*Your tasks*.
• 1. In the laser heat treating text, what does the thermal mass of the component act as during rapid heat removal?
• 2. Update the laser heat treating text, starting with "All heat treatable" and going on through "are distortion risks.", so that "large distortions" becomes "significant distortions".

*Source text*.
******
Laser heat treating makes use of the laser energy to rapidly and efficiently heat a selected area of the surface of a metal component above the transformational temperature. The thermal mass of the component is all that is required to achieve quenching. In other words, a rapid quench necessary for hardening is achieved by removal of the laser energy via conduction. This occurs after turning off the laser or movement of the laser beam over the component’s surface. Rapid heat removal is achieved by the thermal mass of the component acting as a heat-sink. This heat removal rate is typically much higher than those associated with traditional methods and therefore can achieve a higher case hardness. 

The major advantage of diode laser surface hardening is the high processing speed with precise case-depths resulting in negligible distortion. Laser surface transformation hardening not only increases the wear resistance; but, under certain conditions, the fatigue strength is also increased due to the compressive stresses induced on the work piece surface. This is especially true of powder metal parts and high torque parts such as cams, cranks, and couplings.

All heat treatable materials can be laser case hardened without liquid based quenchants. The low distortion is what makes the process a clear winner over traditional heat treating methods such as flame, RF-induction, furnace, carbonizing, and nitriding processes. Flame hardening has poor reproducibility, poor quench, and large distortions. Induction hardening requires precise controls over inductor placement, quenchant chemistries and flow, and still produces large distortions due to large thermal penetration. Furnace, carbonizing and nitriding processes are all inherently non-localized and therefore are distortion risks.
******
Saved data entries

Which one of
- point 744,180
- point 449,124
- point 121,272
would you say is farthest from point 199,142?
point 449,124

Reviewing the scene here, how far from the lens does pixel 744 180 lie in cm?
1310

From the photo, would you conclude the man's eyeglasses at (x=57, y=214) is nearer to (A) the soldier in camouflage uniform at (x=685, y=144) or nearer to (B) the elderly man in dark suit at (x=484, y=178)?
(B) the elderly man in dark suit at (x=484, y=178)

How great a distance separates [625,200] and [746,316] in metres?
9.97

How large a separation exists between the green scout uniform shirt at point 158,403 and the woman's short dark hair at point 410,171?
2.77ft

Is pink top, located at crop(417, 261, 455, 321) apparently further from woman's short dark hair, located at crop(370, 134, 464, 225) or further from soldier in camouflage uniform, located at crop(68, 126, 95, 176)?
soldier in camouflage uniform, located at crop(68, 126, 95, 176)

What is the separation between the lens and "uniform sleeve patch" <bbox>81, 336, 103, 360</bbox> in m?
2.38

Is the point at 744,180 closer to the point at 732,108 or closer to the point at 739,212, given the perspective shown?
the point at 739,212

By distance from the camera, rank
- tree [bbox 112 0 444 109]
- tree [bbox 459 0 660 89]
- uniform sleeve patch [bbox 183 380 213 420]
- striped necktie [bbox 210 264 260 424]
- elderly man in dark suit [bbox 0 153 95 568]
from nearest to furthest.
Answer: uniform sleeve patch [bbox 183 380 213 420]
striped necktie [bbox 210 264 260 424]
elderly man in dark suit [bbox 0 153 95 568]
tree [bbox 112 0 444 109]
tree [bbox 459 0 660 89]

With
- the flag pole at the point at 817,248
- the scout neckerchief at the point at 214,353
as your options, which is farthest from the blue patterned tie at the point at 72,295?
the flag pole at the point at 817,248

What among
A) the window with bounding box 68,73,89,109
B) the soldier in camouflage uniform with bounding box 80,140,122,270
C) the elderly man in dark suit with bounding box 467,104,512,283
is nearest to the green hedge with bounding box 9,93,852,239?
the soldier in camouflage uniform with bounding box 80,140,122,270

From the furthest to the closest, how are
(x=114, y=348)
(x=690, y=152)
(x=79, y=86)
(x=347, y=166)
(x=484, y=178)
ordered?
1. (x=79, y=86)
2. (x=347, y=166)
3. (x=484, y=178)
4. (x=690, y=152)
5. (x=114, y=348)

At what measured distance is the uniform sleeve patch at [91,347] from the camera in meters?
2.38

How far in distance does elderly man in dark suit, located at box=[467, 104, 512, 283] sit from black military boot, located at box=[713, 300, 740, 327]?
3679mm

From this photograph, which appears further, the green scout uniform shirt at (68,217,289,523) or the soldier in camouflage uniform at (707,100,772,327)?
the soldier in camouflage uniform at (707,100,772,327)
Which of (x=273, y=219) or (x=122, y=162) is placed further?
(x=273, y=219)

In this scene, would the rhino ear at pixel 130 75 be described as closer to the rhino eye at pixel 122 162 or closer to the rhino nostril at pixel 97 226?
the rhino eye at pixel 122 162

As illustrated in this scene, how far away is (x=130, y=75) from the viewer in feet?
******
*Worked answers*.
• 1. A heat-sink.

• 2.
All heat treatable materials can be laser case hardened without liquid based quenchants. The low distortion is what makes the process a clear winner over traditional heat treating methods such as flame, RF-induction, furnace, carbonizing, and nitriding processes. Flame hardening has poor reproducibility, poor quench, and significant distortions. Induction hardening requires precise controls over inductor placement, quenchant chemistries and flow, and still produces significant distortions due to large thermal penetration. Furnace, carbonizing and nitriding processes are all inherently non-localized and therefore are distortion risks.